**TASK DIRECTIONS:**
Rewrite all of the records below, changing every "blurred background" to "hazy backdrop" and keeping everything else the same. Leave the pictures out of your answer.

■ ■ ■ ■ ■

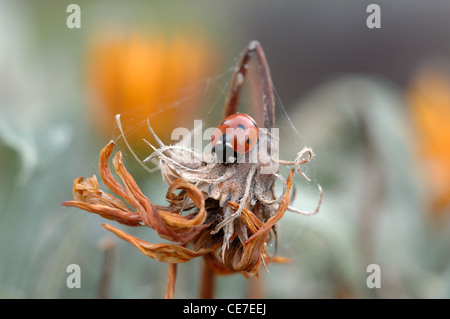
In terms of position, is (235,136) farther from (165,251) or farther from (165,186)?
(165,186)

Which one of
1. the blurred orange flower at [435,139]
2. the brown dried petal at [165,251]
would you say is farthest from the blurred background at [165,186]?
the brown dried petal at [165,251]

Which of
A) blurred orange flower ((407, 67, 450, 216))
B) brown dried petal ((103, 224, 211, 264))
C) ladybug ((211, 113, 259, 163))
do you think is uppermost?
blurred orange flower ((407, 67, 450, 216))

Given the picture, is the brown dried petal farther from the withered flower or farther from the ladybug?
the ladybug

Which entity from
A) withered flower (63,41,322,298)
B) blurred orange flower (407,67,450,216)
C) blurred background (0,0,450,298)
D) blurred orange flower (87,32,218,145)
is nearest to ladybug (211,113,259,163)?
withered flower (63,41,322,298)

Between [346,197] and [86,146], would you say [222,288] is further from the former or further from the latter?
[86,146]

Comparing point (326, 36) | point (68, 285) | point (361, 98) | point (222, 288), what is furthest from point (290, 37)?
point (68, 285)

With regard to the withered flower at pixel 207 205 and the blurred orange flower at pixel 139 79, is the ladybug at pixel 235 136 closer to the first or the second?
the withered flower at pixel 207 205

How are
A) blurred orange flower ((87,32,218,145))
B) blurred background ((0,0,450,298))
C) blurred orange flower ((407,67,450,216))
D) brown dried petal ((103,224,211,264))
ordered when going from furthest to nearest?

■ ■ ■ ■ ■

**SOLUTION:**
In terms of position, is (235,136) farther from (165,251) or farther from (165,186)?
(165,186)

Which one of
1. the blurred orange flower at [435,139]
2. the brown dried petal at [165,251]
would you say is farthest from the hazy backdrop at [165,186]?
the brown dried petal at [165,251]

Which of
A) blurred orange flower ((407, 67, 450, 216))
B) brown dried petal ((103, 224, 211, 264))
C) ladybug ((211, 113, 259, 163))
do you think is uppermost?
blurred orange flower ((407, 67, 450, 216))

Given the picture, is the brown dried petal farther from the withered flower or farther from the ladybug?
the ladybug

Which entity from
A) withered flower (63,41,322,298)
B) blurred orange flower (407,67,450,216)
C) hazy backdrop (0,0,450,298)
D) blurred orange flower (87,32,218,145)
is nearest to ladybug (211,113,259,163)?
withered flower (63,41,322,298)

Between [346,197] and [86,146], would you say [222,288] is further from the former or further from the latter?
[86,146]

Comparing point (326, 36) | point (68, 285) | point (361, 98) | point (222, 288), what is furthest from point (290, 37)?
point (68, 285)

With regard to the withered flower at pixel 207 205 and the blurred orange flower at pixel 139 79, is the ladybug at pixel 235 136 closer to the first or the second?
the withered flower at pixel 207 205

How are
A) blurred orange flower ((87,32,218,145))
B) hazy backdrop ((0,0,450,298))
C) blurred orange flower ((407,67,450,216))
D) brown dried petal ((103,224,211,264))
ordered when going from furthest to nearest?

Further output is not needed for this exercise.